A primeira dupla caipira ‘pop star’ do Brasil
O escritor inglês Ben Jonson (1572-1637), contemporâneo e próximo de William Shakespeare (1564-1616), é tido como um dos poucos que ainda naquela época na Inglaterra identificou universalidade e efeito atemporal da obra do amigo que escreveu peças como “Romeu e Julieta” e “Ricardo III”.
No diálogo de abertura da engraçada música “Romance de uma Caveira”, lançada em 1940 e regravada em 1981 por Rolando Boldrin e Ranchinho, Ranchinho, por sua vez, busca no autor inglês um verso bem sentimental. “Ser ou não ser, eis a questão”. Boldrin insiste em outro verso bem sentimental e o colega de viola declama, agora, em inglês este verso que está no ato III, cana I, da tragédia “Hamlet”, sobre o príncipe da Dinamarca.
Ao identificar o responsável pelo verso sentimental, Ranchinho aportuguesa o nome do dramaturgo e o autor inglês William Shakespeare vira “Chico Espirra”. Ranchinho sempre teve esta espiritualidade em transformar o tenso, em riso. Tudo indica que Alvarenga e Ranchinho foi a primeira dupla caipira “pop star” do Brasil.
Quando gravou com Rolando Boldrin, em 1981 no auge do programa “Som Brasil”, da Globo, o músico estava na estrada sozinho e concluindo uma carreira altamente exitosa.
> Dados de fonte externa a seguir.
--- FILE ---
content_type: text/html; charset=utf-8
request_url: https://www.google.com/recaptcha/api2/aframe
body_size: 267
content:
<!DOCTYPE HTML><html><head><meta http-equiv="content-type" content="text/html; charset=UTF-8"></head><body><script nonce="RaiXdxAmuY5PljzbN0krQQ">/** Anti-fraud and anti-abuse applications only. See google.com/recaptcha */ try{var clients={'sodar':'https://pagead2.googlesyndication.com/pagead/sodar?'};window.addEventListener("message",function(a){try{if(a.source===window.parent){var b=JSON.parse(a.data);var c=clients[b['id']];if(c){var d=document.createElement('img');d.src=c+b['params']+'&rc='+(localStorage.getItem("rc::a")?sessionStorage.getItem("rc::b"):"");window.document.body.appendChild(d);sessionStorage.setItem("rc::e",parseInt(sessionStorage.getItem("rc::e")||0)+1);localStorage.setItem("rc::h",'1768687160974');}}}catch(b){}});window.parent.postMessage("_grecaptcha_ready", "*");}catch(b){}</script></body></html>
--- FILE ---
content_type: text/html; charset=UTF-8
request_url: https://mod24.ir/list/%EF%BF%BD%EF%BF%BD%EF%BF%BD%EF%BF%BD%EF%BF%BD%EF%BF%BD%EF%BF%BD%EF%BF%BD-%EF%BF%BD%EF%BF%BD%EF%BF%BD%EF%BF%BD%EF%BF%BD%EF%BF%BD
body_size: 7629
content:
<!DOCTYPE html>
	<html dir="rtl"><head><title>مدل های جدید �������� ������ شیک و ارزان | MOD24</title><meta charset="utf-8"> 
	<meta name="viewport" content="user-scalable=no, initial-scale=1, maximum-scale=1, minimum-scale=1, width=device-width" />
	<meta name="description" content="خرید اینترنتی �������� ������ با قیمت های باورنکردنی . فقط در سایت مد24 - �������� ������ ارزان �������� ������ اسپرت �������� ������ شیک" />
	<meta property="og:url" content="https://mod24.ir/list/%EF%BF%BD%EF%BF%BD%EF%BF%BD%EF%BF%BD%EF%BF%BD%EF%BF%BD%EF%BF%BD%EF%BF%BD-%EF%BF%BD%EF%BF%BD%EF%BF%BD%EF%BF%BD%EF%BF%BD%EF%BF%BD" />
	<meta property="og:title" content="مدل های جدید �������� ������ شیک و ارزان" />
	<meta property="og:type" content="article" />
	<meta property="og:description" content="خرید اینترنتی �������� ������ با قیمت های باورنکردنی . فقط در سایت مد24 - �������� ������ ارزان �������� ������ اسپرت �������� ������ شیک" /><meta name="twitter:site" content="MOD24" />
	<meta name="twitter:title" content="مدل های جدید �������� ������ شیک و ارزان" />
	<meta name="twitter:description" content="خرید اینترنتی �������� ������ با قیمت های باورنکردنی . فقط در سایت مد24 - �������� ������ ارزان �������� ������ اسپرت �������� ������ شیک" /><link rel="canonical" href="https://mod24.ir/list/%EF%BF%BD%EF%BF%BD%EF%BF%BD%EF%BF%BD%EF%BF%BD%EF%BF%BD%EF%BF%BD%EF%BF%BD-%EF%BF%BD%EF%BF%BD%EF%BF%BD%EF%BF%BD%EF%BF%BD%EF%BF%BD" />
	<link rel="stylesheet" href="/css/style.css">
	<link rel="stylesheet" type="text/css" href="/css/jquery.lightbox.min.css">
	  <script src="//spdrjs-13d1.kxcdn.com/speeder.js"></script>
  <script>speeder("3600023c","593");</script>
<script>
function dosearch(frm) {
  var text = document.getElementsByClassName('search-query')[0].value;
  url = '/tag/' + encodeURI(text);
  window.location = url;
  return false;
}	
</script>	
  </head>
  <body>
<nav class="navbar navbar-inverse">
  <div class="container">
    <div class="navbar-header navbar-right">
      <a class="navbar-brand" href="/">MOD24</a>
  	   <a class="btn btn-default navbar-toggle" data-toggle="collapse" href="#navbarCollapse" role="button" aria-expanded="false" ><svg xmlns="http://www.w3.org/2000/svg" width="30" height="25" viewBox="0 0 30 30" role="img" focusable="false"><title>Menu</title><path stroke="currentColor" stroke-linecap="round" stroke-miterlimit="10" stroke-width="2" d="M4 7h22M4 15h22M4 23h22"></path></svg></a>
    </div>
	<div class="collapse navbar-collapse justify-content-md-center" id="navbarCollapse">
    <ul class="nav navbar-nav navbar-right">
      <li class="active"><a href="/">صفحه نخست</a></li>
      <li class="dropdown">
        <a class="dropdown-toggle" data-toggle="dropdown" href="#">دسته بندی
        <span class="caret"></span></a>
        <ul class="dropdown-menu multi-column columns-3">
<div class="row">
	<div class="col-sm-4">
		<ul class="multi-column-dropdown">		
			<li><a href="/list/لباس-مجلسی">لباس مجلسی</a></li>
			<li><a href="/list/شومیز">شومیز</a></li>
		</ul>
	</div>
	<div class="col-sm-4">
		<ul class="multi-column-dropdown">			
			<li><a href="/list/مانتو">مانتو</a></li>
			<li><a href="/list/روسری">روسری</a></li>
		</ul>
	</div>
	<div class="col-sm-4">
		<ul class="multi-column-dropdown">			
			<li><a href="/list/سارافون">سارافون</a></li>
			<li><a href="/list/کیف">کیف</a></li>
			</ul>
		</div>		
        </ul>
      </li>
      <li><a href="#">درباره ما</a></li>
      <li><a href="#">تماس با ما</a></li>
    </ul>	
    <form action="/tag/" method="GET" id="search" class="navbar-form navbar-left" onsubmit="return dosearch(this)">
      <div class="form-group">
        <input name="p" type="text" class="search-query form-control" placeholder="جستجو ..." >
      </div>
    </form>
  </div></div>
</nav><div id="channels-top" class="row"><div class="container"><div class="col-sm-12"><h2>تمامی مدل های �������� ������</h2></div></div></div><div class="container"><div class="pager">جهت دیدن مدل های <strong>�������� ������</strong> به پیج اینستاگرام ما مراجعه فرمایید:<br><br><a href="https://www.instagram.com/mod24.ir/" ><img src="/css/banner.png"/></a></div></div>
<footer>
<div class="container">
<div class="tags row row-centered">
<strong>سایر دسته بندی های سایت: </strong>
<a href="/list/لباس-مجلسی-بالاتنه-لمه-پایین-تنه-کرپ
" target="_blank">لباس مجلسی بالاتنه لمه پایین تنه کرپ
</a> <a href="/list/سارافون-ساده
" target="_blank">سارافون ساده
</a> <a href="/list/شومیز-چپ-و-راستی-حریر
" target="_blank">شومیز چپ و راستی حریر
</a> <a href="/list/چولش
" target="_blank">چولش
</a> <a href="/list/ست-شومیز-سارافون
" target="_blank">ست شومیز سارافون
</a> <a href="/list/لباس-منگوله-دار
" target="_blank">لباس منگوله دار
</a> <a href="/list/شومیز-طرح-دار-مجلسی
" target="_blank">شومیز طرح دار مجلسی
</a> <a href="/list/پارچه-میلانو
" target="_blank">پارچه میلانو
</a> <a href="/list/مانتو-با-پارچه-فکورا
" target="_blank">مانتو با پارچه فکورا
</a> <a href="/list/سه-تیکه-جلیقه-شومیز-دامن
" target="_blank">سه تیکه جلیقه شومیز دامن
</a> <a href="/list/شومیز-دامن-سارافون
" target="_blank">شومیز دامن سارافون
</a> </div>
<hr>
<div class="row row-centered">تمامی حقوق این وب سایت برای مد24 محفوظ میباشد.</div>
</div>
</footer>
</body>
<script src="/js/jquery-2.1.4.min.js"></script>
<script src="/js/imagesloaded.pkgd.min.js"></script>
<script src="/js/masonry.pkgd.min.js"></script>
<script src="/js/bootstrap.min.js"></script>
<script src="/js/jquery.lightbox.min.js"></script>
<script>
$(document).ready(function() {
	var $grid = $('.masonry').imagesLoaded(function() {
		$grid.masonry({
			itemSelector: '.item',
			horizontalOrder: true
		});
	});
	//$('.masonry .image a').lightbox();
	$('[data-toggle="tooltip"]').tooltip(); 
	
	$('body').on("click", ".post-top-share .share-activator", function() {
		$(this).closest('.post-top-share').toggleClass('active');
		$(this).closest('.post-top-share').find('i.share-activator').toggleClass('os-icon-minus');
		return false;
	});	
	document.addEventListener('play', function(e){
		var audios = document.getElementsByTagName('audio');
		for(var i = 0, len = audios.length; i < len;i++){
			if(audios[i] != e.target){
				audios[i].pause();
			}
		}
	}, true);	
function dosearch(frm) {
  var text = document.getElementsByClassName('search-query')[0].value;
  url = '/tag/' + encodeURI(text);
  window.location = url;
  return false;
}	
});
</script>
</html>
A dupla com Alvarenga havia terminado em 1978, com a morte de Murilo Alvarenga. Ranchinho, que se chamava Diésis dos Anjos Gaia, faleceria em 1991.
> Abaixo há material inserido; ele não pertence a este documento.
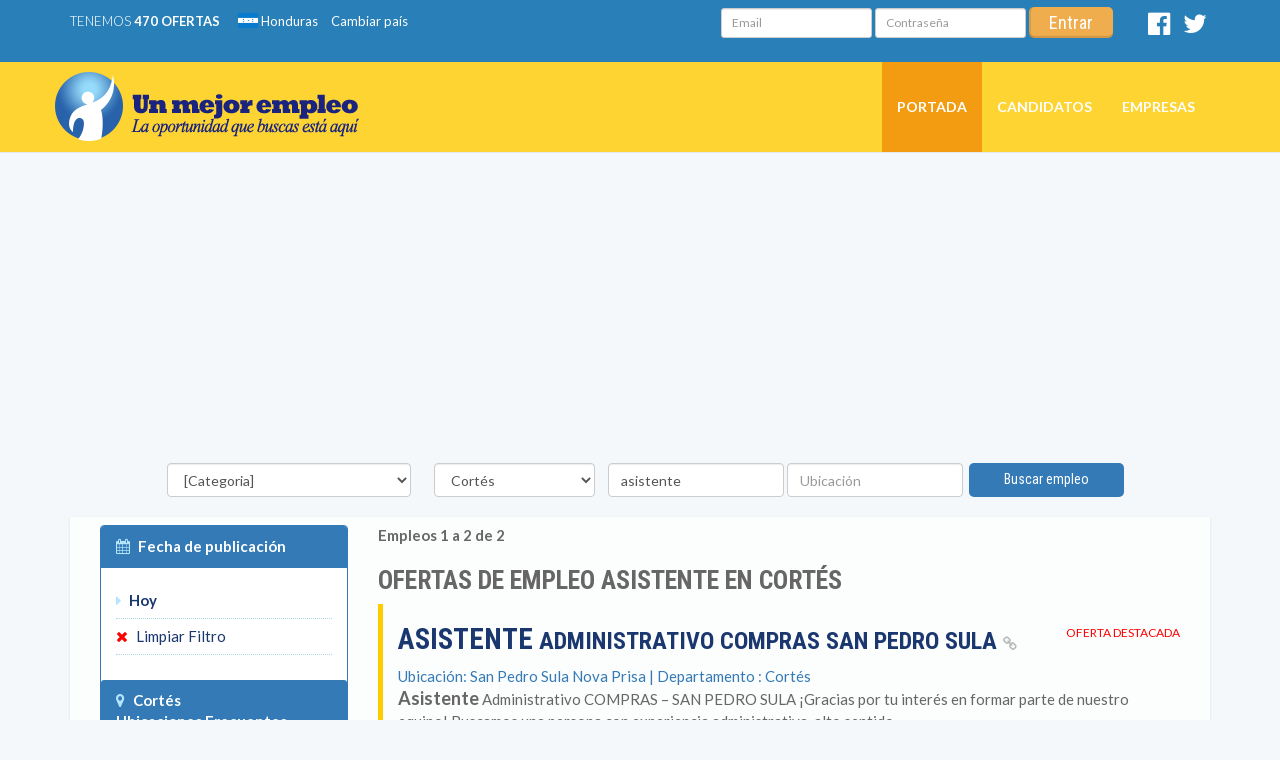

--- FILE ---
content_type: text/html; charset=utf-8
request_url: https://www.google.com/recaptcha/api2/aframe
body_size: 183
content:
<!DOCTYPE HTML><html><head><meta http-equiv="content-type" content="text/html; charset=UTF-8"></head><body><script nonce="uBQBelejFPYCFA9S2fys8g">/** Anti-fraud and anti-abuse applications only. See google.com/recaptcha */ try{var clients={'sodar':'https://pagead2.googlesyndication.com/pagead/sodar?'};window.addEventListener("message",function(a){try{if(a.source===window.parent){var b=JSON.parse(a.data);var c=clients[b['id']];if(c){var d=document.createElement('img');d.src=c+b['params']+'&rc='+(localStorage.getItem("rc::a")?sessionStorage.getItem("rc::b"):"");window.document.body.appendChild(d);sessionStorage.setItem("rc::e",parseInt(sessionStorage.getItem("rc::e")||0)+1);localStorage.setItem("rc::h",'1769056053719');}}}catch(b){}});window.parent.postMessage("_grecaptcha_ready", "*");}catch(b){}</script></body></html>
A primeira dupla “pop star” começou sua jornada em 1929, mesmo ano em que Marília fora emancipada. Estiveram no primeiro filme falado gravado em São Paulo, “Coisas Nossas” (1931), de Wallace Downey, com Procópio Ferreira.
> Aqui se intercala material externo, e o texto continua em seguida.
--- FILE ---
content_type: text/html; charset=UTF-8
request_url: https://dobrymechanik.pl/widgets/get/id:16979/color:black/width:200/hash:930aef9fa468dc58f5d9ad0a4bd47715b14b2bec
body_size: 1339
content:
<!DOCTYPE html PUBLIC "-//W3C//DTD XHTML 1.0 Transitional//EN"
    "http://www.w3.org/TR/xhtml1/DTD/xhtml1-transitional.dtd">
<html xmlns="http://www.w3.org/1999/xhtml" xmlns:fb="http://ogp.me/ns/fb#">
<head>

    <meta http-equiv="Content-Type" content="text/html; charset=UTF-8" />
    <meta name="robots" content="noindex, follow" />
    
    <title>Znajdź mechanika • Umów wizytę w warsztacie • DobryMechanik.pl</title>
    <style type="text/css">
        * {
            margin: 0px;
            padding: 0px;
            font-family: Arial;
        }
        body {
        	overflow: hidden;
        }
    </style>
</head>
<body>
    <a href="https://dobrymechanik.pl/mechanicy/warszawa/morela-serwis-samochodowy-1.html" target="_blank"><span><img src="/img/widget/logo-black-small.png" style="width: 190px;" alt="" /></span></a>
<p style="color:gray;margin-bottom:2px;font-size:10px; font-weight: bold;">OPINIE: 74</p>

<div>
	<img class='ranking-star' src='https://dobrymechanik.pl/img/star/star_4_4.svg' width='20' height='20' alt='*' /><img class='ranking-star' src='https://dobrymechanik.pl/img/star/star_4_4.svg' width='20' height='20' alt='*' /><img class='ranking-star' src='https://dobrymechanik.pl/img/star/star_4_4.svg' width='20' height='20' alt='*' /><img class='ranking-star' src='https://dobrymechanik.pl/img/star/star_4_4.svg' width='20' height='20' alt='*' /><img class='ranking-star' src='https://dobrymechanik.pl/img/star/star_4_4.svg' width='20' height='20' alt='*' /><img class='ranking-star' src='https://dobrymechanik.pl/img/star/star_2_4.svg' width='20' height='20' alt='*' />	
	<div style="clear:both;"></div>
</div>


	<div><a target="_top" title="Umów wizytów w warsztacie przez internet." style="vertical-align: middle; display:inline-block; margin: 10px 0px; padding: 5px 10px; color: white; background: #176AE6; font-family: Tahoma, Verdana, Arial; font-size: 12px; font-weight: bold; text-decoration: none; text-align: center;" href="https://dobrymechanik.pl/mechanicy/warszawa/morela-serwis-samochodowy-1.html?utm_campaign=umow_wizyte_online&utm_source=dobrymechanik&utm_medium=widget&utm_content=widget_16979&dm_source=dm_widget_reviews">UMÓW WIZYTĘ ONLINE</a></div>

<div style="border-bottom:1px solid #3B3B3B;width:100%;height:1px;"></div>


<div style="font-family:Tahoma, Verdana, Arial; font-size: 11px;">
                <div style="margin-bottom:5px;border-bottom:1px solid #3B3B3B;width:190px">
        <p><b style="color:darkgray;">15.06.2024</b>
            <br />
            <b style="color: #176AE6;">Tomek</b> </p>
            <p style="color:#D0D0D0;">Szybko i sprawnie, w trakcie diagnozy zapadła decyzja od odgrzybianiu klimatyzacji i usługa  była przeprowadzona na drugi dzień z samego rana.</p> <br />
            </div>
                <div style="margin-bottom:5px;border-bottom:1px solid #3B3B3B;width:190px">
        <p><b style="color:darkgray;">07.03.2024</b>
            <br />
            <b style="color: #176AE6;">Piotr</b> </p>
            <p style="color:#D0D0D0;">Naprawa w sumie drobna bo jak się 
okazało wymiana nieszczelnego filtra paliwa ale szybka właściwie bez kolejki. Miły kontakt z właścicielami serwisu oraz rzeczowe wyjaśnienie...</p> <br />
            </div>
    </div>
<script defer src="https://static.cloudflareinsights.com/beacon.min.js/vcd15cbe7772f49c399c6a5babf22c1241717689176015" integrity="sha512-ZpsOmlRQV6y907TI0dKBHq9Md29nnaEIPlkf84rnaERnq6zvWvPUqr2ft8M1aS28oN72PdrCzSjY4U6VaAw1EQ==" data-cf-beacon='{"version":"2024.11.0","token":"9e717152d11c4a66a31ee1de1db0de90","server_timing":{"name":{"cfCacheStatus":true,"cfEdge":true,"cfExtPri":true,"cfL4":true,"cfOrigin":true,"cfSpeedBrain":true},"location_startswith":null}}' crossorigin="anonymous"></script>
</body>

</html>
Os dois caipiras, acreditem, ganharam concurso de carnaval, “Sai feia”, na década de 1930. Ainda na década de 30, a dupla se dirigiu com suas violas para o glamoroso cassino da Urca, no Rio de Janeiro. Naquela época, os cassinos eram permitidos no Brasil e o da Urca não perdia em nada para os elegantes ambientes de jogos de Havana.
Pediram para se apresentar, caso o público não gostasse, ficava por isso mesmo e eles voltavam para o Interior. Mas, caso a plateia aprovasse, um contratinho para futuras apresentações seria levado em consideração.
O show foi antológico e Alvarenga e Ranchinho permaneceram em cartaz por dez anos no cassino da Urca. Eram bons nas críticas aos políticos e certa feita uma equipe do Departamento de Imprensa e Propaganda (DIP) do Estado Novo levou os dois músicos caipiras até o palácio do Catete.
O próprio presidente Getúlio Vargas queria conversar com a dupla. Motivo: estavam exagerando nas chacotas ao líder dos pampas que tinha fama de bravo. Alvarenga e Ranchinho começaram a tocar as mesmas paródias que interpretavam lá no cassino da Urca. Resultado: Vargas caiu na gargalhada e pediu para tocarem todas as paródias, principalmente as que tinham ele como tema. Final da história: a dupla recebeu do próprio presidente da República do Brasil e mandatário do Estado Novo a autorização para continuarem com as paródias e sátiras.